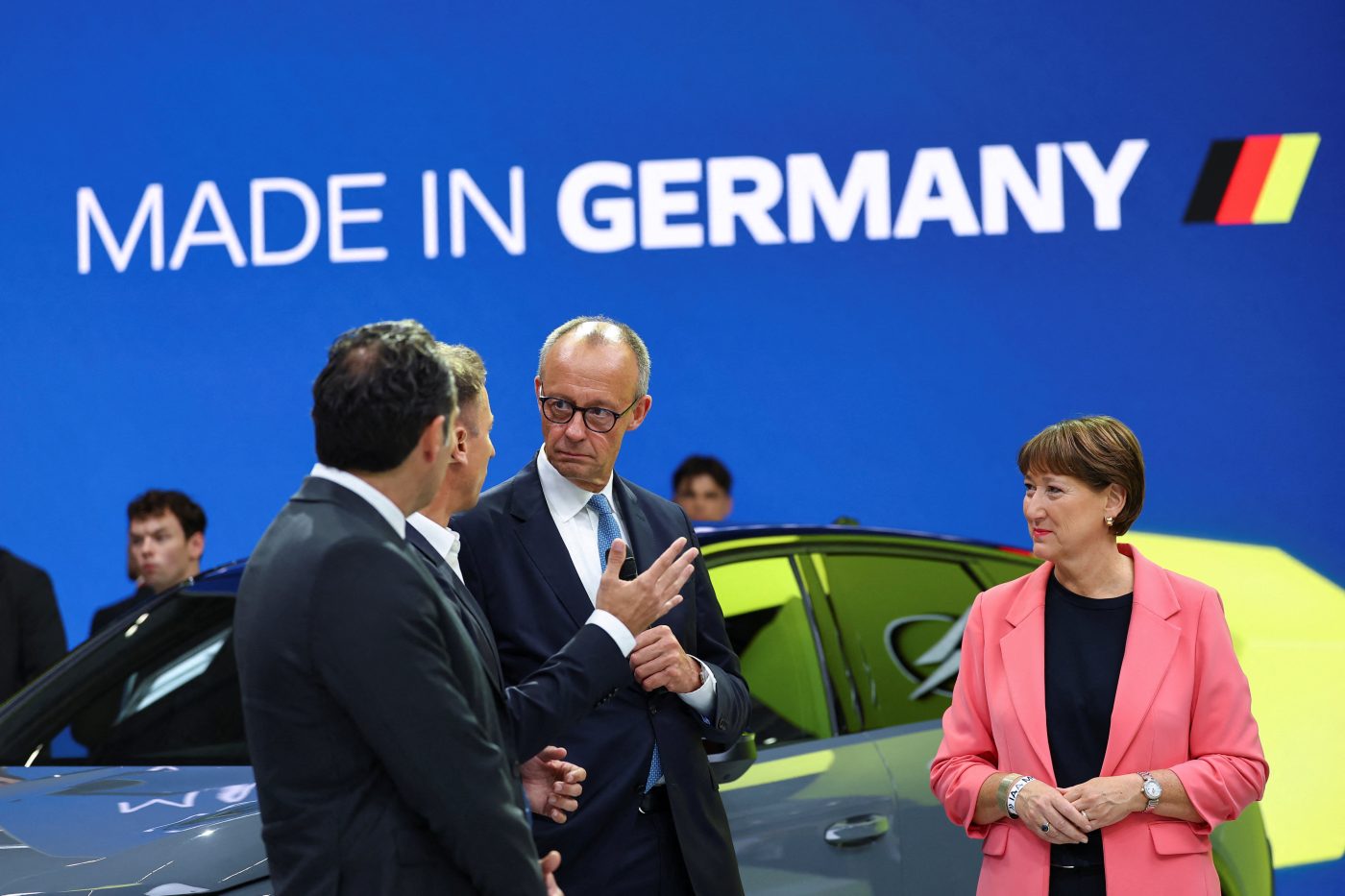 Photo: German Chancellor Friedrich Merz and German Association of the Automotive Industry (VDA) President Hildegard Mueller tour the Opel fair booth at the IAA Mobility 2025 auto show in Munich, Germany, September 9, 2025. Credit: REUTERS/Kai Pfaffenbach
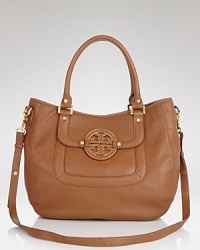 Tory Burch's hobo enlivens classic leather her signature stamp and a must-have hue. From workday to weekend, this versatile bag will make closet staples pop. Tory Burch's hobo enlivens classic leather her signature stamp and a must-have hue. From workday to weekend, this versatile bag will make closet staples pop.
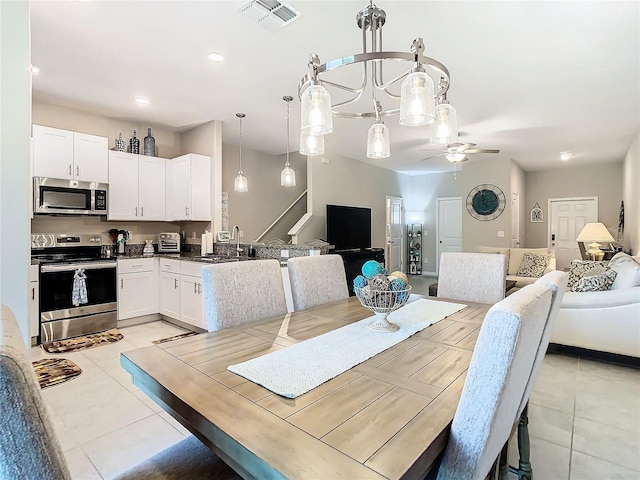 dining area featuring sink, ceiling fan, and light tile patterned floors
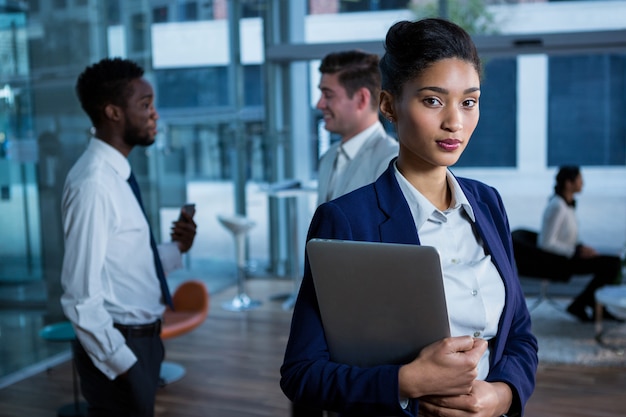 Portrait of beautiful businesswoman holding laptop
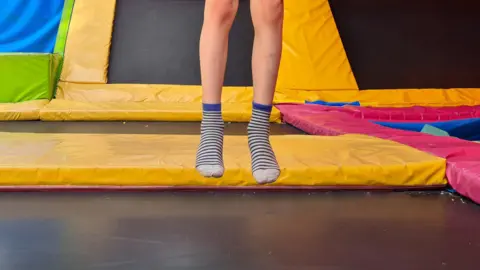 A child's legs bouncing on a trampoline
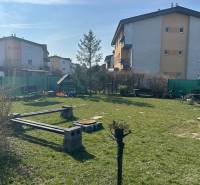 Grass area with benches and apartment buildings on M.R.Štefánika Street, Most pri Bratislave.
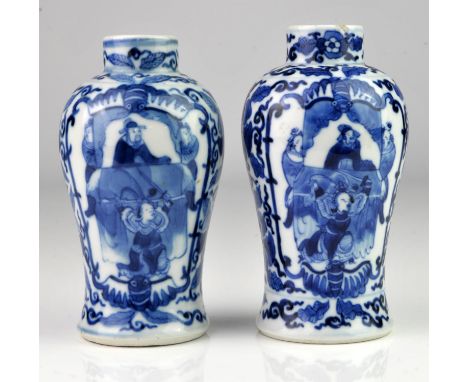 Matched pair of Chinese blue and white vases decorated with two panels of figures framed by scrolling flowers and foliage, ea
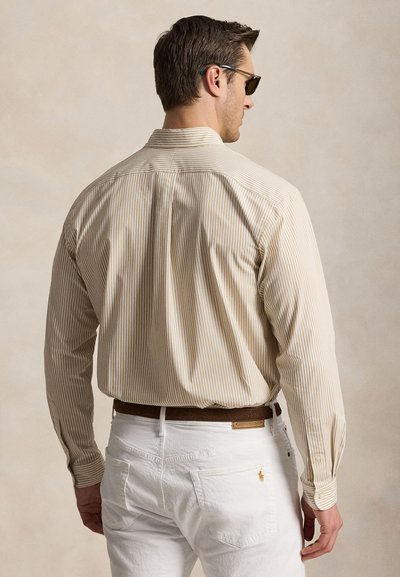 Man draagt een beige gestreept overhemd met lange mouwen, ingestopt in een witte broek met een bruine riem, met zijn rug naar de camera tegen een effen achtergrond.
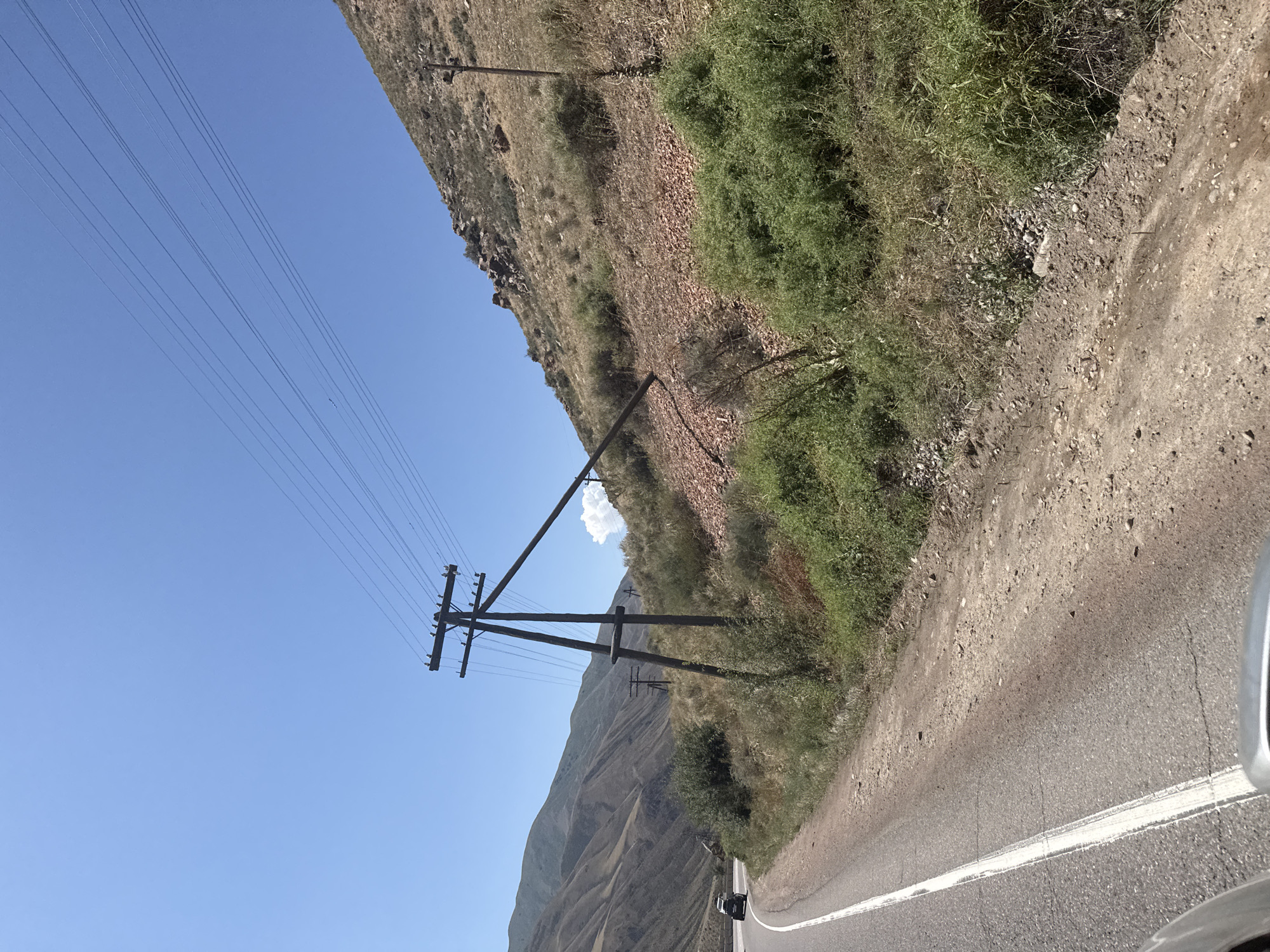 The image shows a roadside scene in the city of Cholok, Kyrgyzstan. A paved road curves through a hilly, arid landscape under a clear blue sky. On the right side of the road, a large wooden utility pole leans precariously, with its crossbar angled downwards, supporting multiple power lines that stretch across the frame. Another utility pole stands further up the slope. The terrain is covered with sparse dry grasses, shrubs, and loose rocks. In the distance, the rolling hills of the surrounding mountains are visible. A dark-colored vehicle is driving on the road in the left portion of the image. The overall impression is one of a rural or semi-rural setting, possibly undergoing or having undergone some environmental stress indicated by the dry vegetation and the damaged utility pole.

---*---

About this task:
Recopy the full listing exactly, passing over any picture.

Solution to this task:
 Photo: German Chancellor Friedrich Merz and German Association of the Automotive Industry (VDA) President Hildegard Mueller tour the Opel fair booth at the IAA Mobility 2025 auto show in Munich, Germany, September 9, 2025. Credit: REUTERS/Kai Pfaffenbach
 Tory Burch's hobo enlivens classic leather her signature stamp and a must-have hue. From workday to weekend, this versatile bag will make closet staples pop. Tory Burch's hobo enlivens classic leather her signature stamp and a must-have hue. From workday to weekend, this versatile bag will make closet staples pop.
 dining area featuring sink, ceiling fan, and light tile patterned floors
 Portrait of beautiful businesswoman holding laptop
 A child's legs bouncing on a trampoline
 Grass area with benches and apartment buildings on M.R.Štefánika Street, Most pri Bratislave.
 Matched pair of Chinese blue and white vases decorated with two panels of figures framed by scrolling flowers and foliage, ea
 Man draagt een beige gestreept overhemd met lange mouwen, ingestopt in een witte broek met een bruine riem, met zijn rug naar de camera tegen een effen achtergrond.
 The image shows a roadside scene in the city of Cholok, Kyrgyzstan. A paved road curves through a hilly, arid landscape under a clear blue sky. On the right side of the road, a large wooden utility pole leans precariously, with its crossbar angled downwards, supporting multiple power lines that stretch across the frame. Another utility pole stands further up the slope. The terrain is covered with sparse dry grasses, shrubs, and loose rocks. In the distance, the rolling hills of the surrounding mountains are visible. A dark-colored vehicle is driving on the road in the left portion of the image. The overall impression is one of a rural or semi-rural setting, possibly undergoing or having undergone some environmental stress indicated by the dry vegetation and the damaged utility pole.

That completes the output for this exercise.